Note, the Eastern Seaboard and Western Australian Cruise Protocols may differ from state requirements.
Follow certain conditions while on board if they are identified as a close contact, for example taking a COVID-19 test every day and wearing a mask when outside their cabin.
Additional restrictions may be put in place depending on the risks of COVID-19 and flu at any time.
Download the NSW Health information for cruise ship passengers fact sheet (PDF 250.61KB) which contains a checklist to help you to prepare for your trip. We recommend ticking off each item before going on your cruise.
Before choosing a cruise or buying a ticket
- Talk to your doctor about your health before going on a cruise, particularly if you are immunocompromised, over 60 years of age, or are otherwise at higher risk of severe illness from COVID-19 and flu.
- Talk about whether you should travel or whether you need to take any additional precautions before or during your trip.
- Ask what medications you might need before you go. Make sure you are up to date with your COVID-19, flu and travel vaccinations, including any COVID-19 booster doses. Your doctor may also recommend other vaccinations for your destination port(s) if you are travelling internationally.
- Develop a care plan so you understand what you need to do if you get COVID-19 or flu while on your trip, including if you should take antiviral medication.
- Make sure you understand the risks involved and ask the cruise operator:
- What will happen if there's an outbreak of COVID-19 or other infectious diseases (e.g. flu and gastroenteritis) while on board?
- How can you access medical care and antiviral medicines if you test positive to COVID-19, and what the cost might be?
- How the outbreak will be managed and what will you need to do?
- What will happen if you become unwell and need additional medical care which might not be available on board? Keep in mind that there may be significant additional costs and charges if you need urgent medical care.

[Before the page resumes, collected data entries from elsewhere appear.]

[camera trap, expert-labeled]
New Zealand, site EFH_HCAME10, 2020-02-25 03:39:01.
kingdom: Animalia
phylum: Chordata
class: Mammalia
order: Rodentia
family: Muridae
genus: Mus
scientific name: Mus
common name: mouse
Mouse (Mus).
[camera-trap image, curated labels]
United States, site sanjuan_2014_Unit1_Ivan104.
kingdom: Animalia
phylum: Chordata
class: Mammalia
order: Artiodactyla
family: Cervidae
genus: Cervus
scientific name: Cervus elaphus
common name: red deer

Consider whether you need travel insurance that covers emergency healthcare on board in your destination port(s).
- Get tested for COVID-19. Refer to the cruise operator or your travel agent for more details on pre-departure testing requirements.

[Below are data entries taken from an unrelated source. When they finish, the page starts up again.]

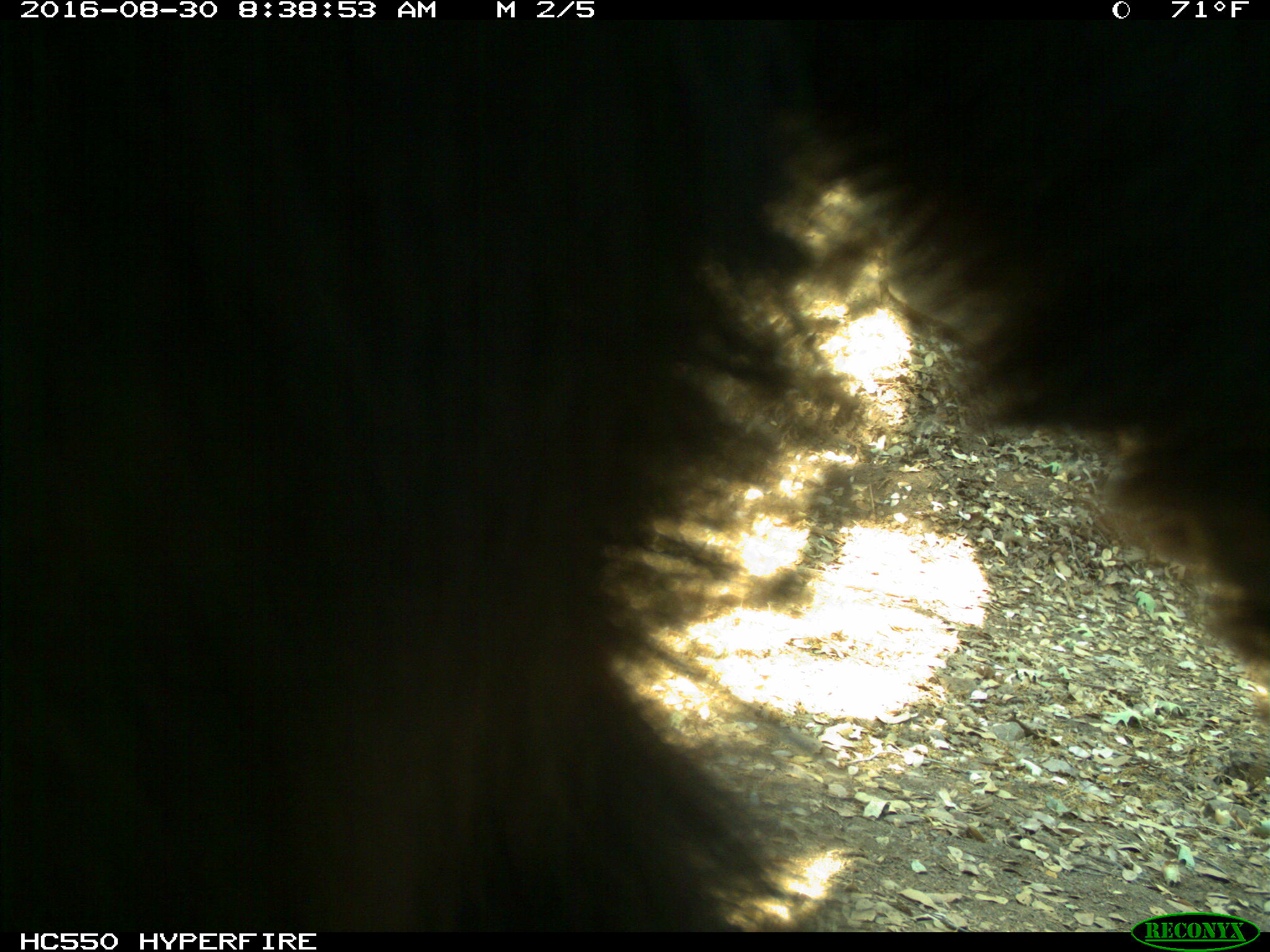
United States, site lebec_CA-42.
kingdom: Animalia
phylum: Chordata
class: Mammalia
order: Carnivora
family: Ursidae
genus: Ursus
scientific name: Ursus americanus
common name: american black bear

- Pack any medication given to you by your doctor, as well as masks and hand sanitiser for the trip.
- Do not board if you test positive to COVID-19 or have symptoms such as a sore throat, runny nose, cough or shortness of breath before your trip. If you are symptomatic during boarding, you will be referred for a COVID-19 test and will not be able to board the ship if you test positive.
- If you have been exposed to someone with COVID-19, check with your cruise operator or travel agent if there is anything you need to do before boarding.
- Wear a mask when boarding the vessel (as well as when disembarking at the end of your journey).
When on board:
- Try to physically distance from people you are not travelling with (stay at least 1.5 metres apart).
- Wear a mask when you cannot remain distanced from others, particularly while indoors.
- Wash your hands often with soap and water and use hand sanitiser.
- If you develop any COVID-19 or gastro symptoms, even if mild, stay in your cabin and tell the onboard medical centre or a crew member immediately.
After your cruise:
- If you test positive to COVID-19 with a rapid antigen test (RAT) while on the cruise, you should register your positive RAT result with Service NSW after you have disembarked in NSW.
- Stay at home if you have cold or flu symptoms (runny nose, sore throat, cough, fever) and get tested for COVID-19. Stay at home while you have symptoms, even if you have a negative COVID-19 test result.
- Consider who you visit in the week after your cruise. Reduce the risk you may present to people at higher risk of severe illness by avoiding contact. If you have to visit, do a rapid antigen test (RAT) before you go and wear a mask.